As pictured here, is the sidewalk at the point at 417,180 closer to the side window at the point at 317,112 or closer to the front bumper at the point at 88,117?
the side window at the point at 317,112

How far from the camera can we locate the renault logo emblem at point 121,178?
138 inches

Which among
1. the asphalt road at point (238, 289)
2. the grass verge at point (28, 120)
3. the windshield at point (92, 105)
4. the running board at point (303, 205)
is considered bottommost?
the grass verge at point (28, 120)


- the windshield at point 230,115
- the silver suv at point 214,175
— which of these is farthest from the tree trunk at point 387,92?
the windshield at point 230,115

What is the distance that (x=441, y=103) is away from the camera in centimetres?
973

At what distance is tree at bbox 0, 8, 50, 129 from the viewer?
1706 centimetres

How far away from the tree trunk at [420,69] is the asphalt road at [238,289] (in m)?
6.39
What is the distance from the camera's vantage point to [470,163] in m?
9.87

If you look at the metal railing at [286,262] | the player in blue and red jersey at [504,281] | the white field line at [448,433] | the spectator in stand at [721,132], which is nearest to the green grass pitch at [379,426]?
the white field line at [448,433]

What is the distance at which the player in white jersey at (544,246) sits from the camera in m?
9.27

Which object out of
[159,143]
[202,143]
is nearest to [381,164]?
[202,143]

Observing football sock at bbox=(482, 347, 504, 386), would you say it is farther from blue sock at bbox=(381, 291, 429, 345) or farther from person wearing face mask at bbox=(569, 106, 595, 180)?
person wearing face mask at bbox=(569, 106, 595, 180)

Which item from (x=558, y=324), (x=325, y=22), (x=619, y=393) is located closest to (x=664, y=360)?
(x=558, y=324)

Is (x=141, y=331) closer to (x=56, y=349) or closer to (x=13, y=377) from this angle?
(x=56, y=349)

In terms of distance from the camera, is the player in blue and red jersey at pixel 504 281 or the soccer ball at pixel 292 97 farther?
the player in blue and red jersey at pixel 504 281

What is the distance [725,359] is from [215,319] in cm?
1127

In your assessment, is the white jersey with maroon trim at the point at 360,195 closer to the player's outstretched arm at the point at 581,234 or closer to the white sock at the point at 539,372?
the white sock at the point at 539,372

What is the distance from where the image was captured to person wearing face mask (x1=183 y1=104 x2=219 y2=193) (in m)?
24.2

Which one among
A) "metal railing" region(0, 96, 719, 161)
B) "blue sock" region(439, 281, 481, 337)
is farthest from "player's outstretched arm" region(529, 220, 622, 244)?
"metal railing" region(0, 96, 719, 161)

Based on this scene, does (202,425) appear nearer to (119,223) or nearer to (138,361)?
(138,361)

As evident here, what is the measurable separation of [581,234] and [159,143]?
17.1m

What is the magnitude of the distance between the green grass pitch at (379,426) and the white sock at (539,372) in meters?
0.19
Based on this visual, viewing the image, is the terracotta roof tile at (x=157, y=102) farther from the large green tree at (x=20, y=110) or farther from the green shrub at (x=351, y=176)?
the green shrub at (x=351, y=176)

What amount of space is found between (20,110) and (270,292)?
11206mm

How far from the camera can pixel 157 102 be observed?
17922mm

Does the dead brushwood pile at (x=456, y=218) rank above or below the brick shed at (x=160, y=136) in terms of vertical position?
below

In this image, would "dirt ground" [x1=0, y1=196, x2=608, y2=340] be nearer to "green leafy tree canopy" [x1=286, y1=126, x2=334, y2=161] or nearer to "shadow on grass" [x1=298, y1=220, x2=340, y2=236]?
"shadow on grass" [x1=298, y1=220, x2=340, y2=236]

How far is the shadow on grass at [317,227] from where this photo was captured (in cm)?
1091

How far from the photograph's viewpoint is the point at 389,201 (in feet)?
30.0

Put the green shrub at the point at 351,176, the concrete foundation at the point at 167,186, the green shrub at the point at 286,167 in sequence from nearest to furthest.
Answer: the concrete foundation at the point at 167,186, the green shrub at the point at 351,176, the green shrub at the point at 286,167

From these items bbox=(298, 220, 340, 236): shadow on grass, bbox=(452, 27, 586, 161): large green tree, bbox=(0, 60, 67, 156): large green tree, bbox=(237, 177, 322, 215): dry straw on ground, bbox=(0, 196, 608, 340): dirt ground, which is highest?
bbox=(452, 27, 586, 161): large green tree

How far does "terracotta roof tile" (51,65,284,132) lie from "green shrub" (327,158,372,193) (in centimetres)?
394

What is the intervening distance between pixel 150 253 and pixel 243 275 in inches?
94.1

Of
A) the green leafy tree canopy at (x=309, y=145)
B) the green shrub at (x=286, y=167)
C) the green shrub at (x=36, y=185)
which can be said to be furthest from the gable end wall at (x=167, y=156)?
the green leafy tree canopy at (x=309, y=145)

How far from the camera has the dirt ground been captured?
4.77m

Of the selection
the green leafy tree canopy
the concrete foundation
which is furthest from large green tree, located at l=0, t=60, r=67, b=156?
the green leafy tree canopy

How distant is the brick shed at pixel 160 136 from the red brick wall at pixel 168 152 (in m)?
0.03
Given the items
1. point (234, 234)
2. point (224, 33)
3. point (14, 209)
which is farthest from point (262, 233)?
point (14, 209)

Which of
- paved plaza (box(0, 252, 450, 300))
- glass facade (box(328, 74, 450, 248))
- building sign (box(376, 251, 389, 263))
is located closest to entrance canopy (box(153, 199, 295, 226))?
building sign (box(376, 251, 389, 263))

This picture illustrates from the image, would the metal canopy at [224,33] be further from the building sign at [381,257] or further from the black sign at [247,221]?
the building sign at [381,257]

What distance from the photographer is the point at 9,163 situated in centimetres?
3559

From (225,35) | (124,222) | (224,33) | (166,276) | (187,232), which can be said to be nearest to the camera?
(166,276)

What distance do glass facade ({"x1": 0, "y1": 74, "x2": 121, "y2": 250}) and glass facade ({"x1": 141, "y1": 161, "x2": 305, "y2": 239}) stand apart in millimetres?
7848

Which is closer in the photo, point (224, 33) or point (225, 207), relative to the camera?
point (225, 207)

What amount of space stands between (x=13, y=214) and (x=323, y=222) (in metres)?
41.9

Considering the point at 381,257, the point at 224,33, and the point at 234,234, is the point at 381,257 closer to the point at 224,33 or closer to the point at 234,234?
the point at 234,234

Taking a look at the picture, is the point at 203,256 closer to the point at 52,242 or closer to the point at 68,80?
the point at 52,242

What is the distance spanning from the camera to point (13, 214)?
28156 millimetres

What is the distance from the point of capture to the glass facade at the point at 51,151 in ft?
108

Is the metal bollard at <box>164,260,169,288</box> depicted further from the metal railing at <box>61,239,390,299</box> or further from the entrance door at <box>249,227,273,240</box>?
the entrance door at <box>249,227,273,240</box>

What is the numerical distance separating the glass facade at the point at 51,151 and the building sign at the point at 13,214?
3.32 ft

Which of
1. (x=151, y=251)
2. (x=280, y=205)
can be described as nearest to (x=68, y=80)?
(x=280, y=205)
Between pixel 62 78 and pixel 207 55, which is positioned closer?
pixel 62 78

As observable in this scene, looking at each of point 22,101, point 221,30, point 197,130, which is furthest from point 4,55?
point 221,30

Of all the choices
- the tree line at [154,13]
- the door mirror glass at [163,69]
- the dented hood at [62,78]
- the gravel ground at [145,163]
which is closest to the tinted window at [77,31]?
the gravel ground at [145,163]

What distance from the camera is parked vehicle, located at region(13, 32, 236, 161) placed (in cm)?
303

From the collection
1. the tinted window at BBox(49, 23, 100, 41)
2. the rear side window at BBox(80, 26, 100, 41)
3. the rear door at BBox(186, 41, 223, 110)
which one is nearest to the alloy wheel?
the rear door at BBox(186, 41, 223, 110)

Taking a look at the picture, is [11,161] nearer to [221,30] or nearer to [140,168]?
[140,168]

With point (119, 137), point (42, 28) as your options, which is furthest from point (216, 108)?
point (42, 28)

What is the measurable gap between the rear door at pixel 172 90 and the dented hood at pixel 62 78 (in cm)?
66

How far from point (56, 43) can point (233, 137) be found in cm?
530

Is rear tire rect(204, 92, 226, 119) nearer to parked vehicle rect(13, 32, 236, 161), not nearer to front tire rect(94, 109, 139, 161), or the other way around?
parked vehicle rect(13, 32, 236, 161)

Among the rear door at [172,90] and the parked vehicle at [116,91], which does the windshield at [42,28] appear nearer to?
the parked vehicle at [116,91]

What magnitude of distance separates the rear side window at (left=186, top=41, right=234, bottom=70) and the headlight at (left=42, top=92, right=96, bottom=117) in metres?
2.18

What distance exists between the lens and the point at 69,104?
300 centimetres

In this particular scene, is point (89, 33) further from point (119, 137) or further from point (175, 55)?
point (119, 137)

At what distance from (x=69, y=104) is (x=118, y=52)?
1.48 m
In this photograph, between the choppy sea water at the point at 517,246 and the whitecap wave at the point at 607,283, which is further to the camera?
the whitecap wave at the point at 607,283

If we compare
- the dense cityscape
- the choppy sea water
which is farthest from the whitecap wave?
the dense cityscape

== == ==

What the task asks ::
Your output consists solely of the lines from the one with "How far from point" through the last line, copied exactly.

Solution for this exercise ::
How far from point (56, 43) can point (233, 137) be found in cm?
530

Is rear tire rect(204, 92, 226, 119) nearer to parked vehicle rect(13, 32, 236, 161), not nearer to front tire rect(94, 109, 139, 161), or the other way around?
parked vehicle rect(13, 32, 236, 161)

Among the rear door at [172,90] and the parked vehicle at [116,91], which does the windshield at [42,28] appear nearer to?
the parked vehicle at [116,91]

What magnitude of distance separates the rear side window at (left=186, top=41, right=234, bottom=70) and the headlight at (left=42, top=92, right=96, bottom=117) in metres?
2.18

What distance exists between the lens and the point at 69,104?
300 centimetres

In this particular scene, is point (89, 33) further from point (119, 137) or further from point (175, 55)?
point (119, 137)

At what distance from (x=69, y=104) is (x=118, y=52)?
1.48 m
In this photograph, between the choppy sea water at the point at 517,246 and the whitecap wave at the point at 607,283, which is further to the camera?
the whitecap wave at the point at 607,283

If we compare
- the dense cityscape
- the choppy sea water
which is farthest from the whitecap wave?
the dense cityscape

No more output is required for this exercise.